YOUR ASSIGNMENT:
Reproduce the lines below exactly, from the one containing "SI7160BL Professional Steam Iron Heavy" through the one containing "Aromatizante Ambiental Bagués 250 ml", both included. Leave out any pictures.

Records from a data collection:
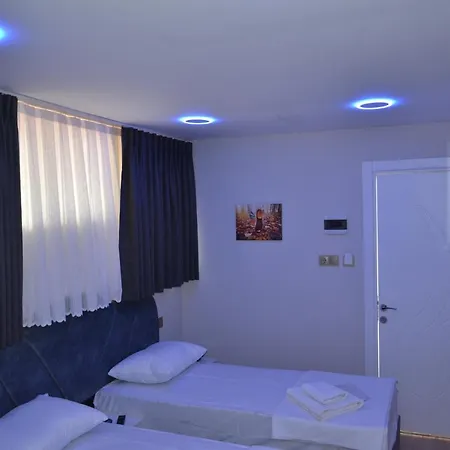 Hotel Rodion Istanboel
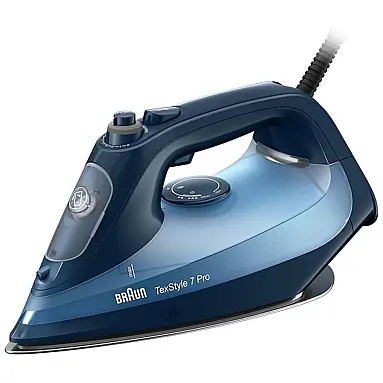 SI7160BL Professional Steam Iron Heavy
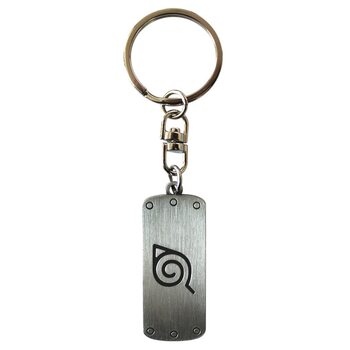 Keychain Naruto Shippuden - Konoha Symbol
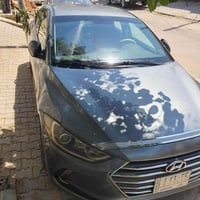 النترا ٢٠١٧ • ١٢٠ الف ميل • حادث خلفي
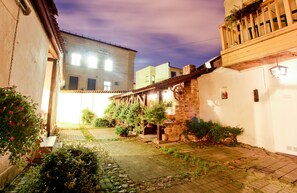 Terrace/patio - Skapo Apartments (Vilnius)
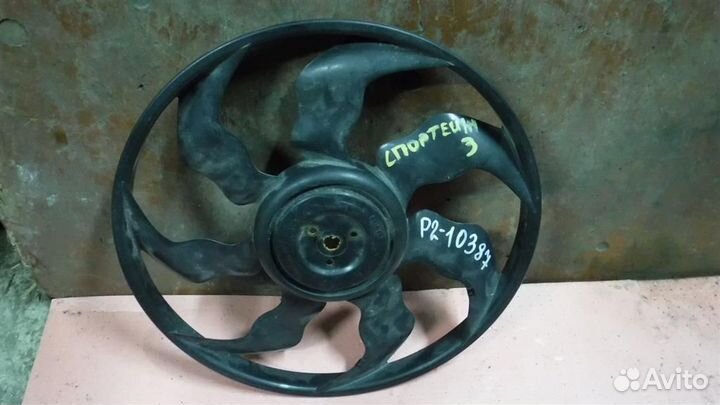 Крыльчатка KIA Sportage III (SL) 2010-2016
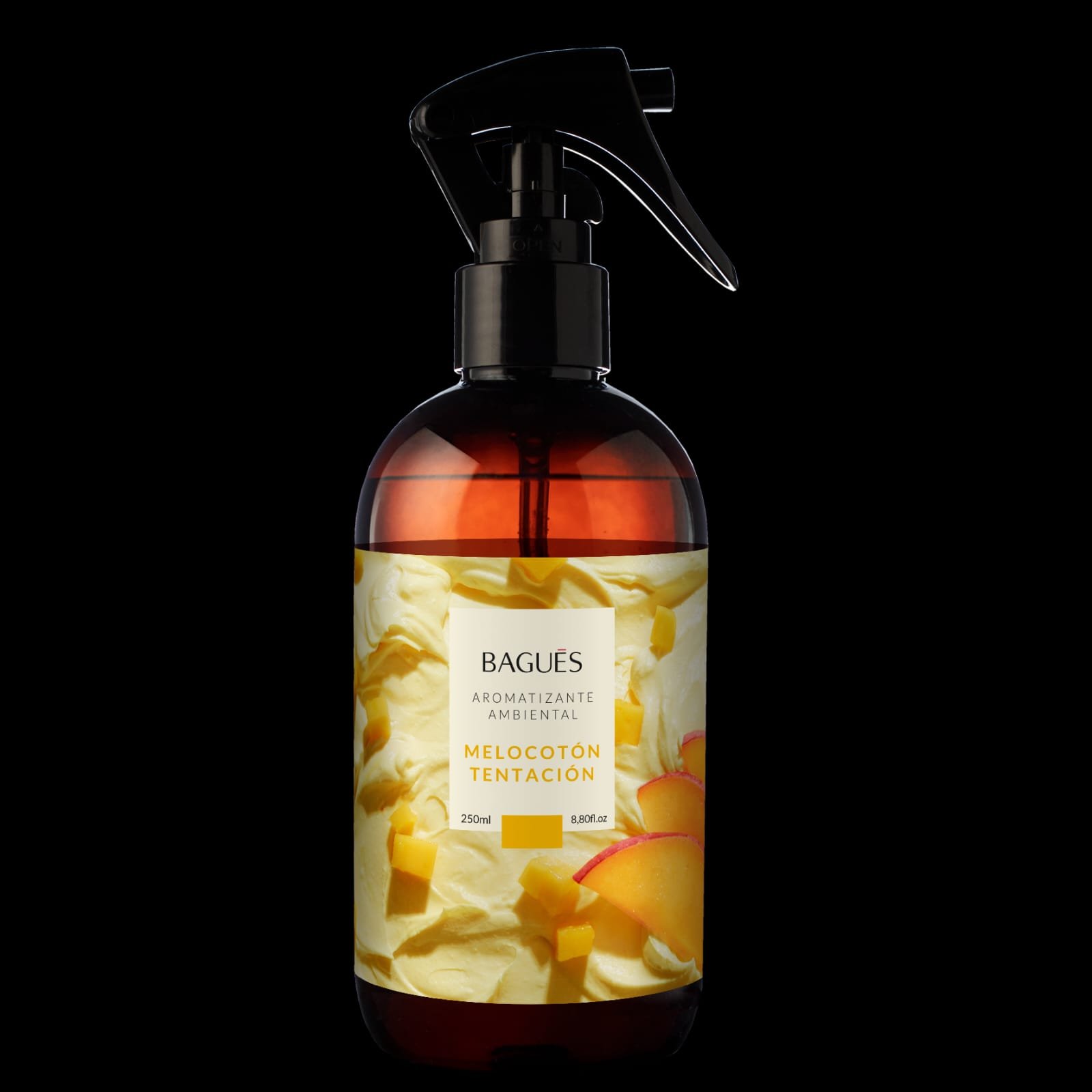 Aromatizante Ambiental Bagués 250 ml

* * *

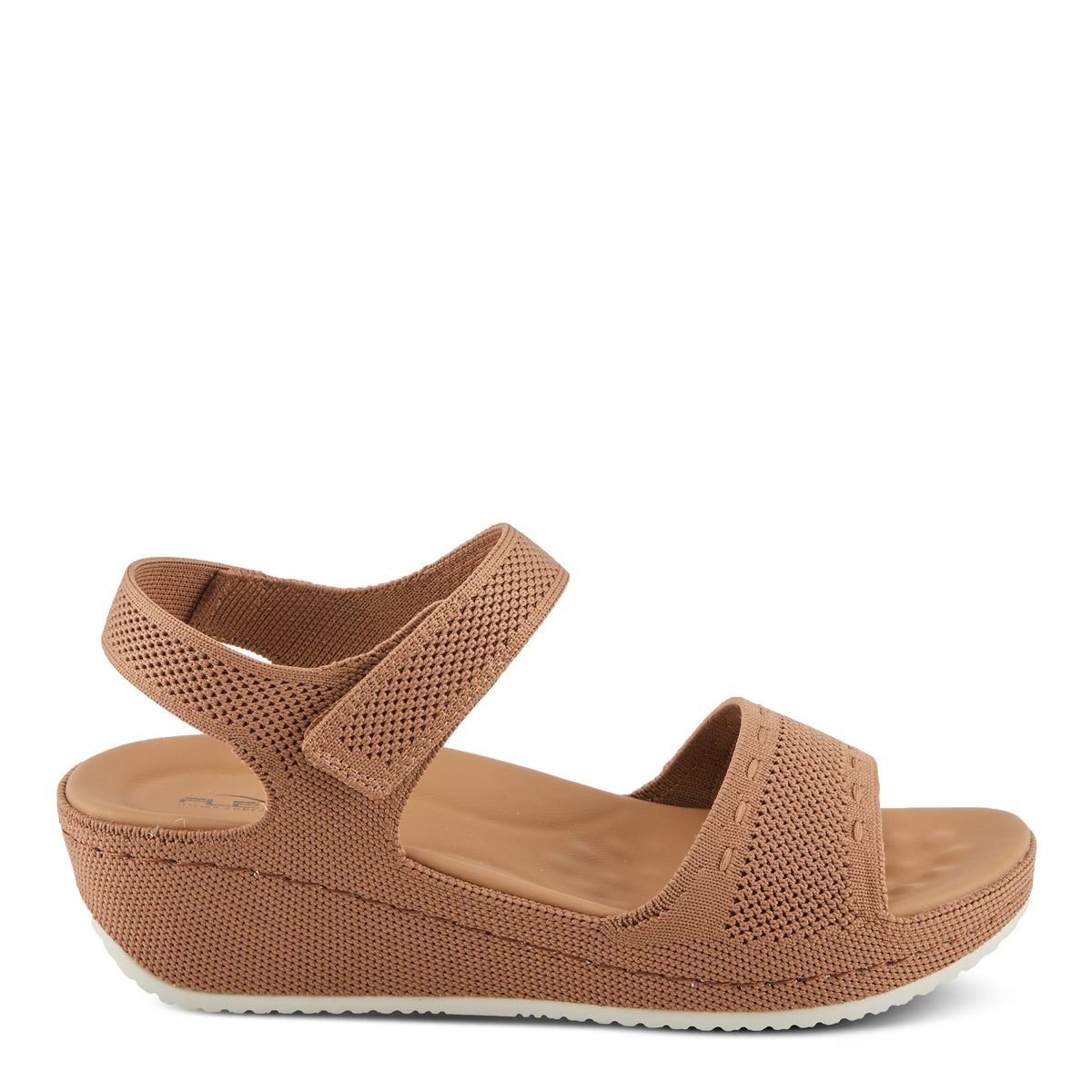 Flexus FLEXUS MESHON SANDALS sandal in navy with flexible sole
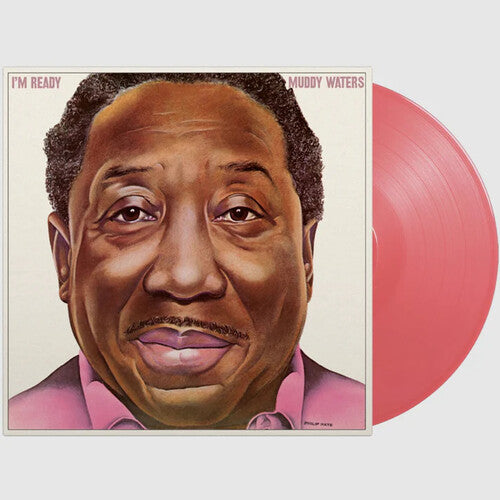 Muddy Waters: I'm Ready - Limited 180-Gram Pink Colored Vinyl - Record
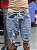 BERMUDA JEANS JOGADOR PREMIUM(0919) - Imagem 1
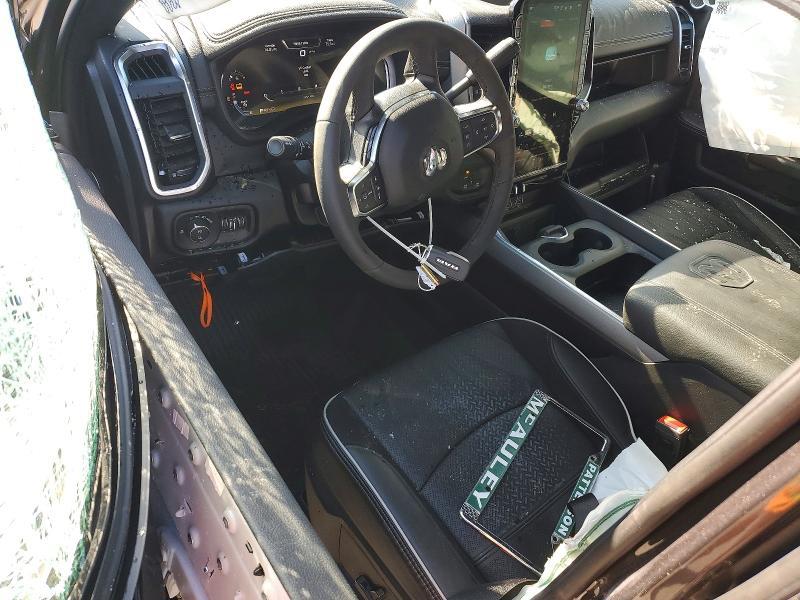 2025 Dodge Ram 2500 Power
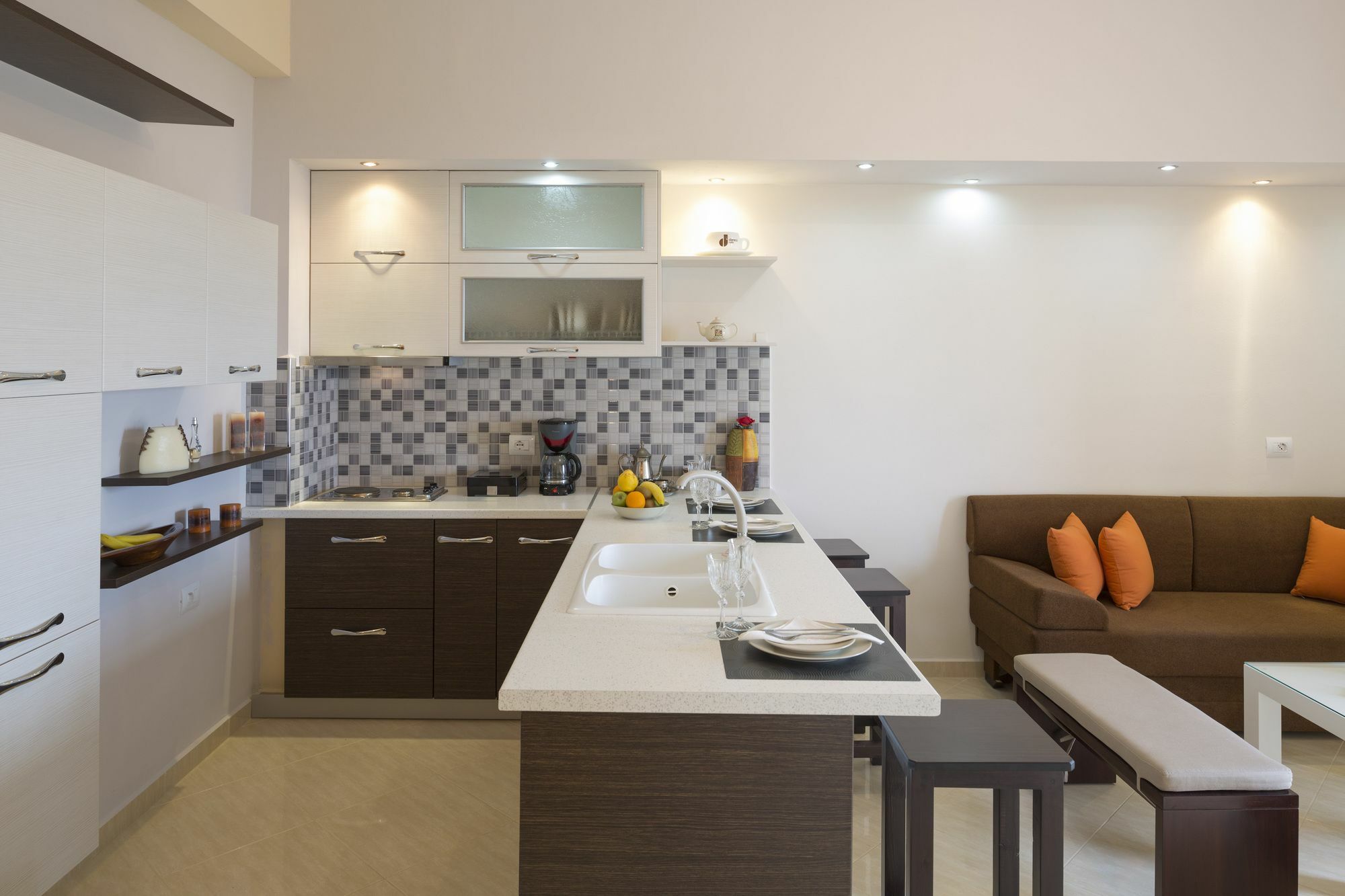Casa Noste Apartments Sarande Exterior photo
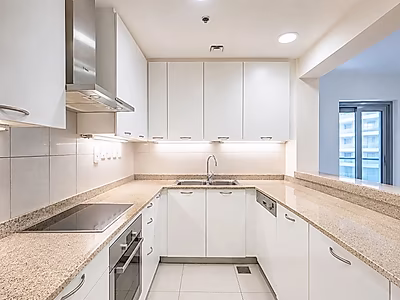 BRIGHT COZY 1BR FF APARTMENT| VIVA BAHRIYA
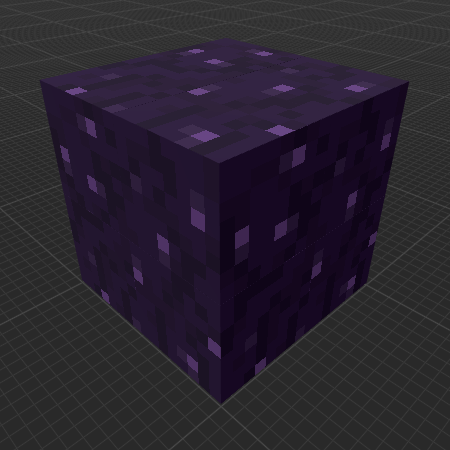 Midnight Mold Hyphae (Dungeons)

REPLY:
 SI7160BL Professional Steam Iron Heavy
 Keychain Naruto Shippuden - Konoha Symbol
 النترا ٢٠١٧ • ١٢٠ الف ميل • حادث خلفي
 Terrace/patio - Skapo Apartments (Vilnius)
 Крыльчатка KIA Sportage III (SL) 2010-2016
 Aromatizante Ambiental Bagués 250 ml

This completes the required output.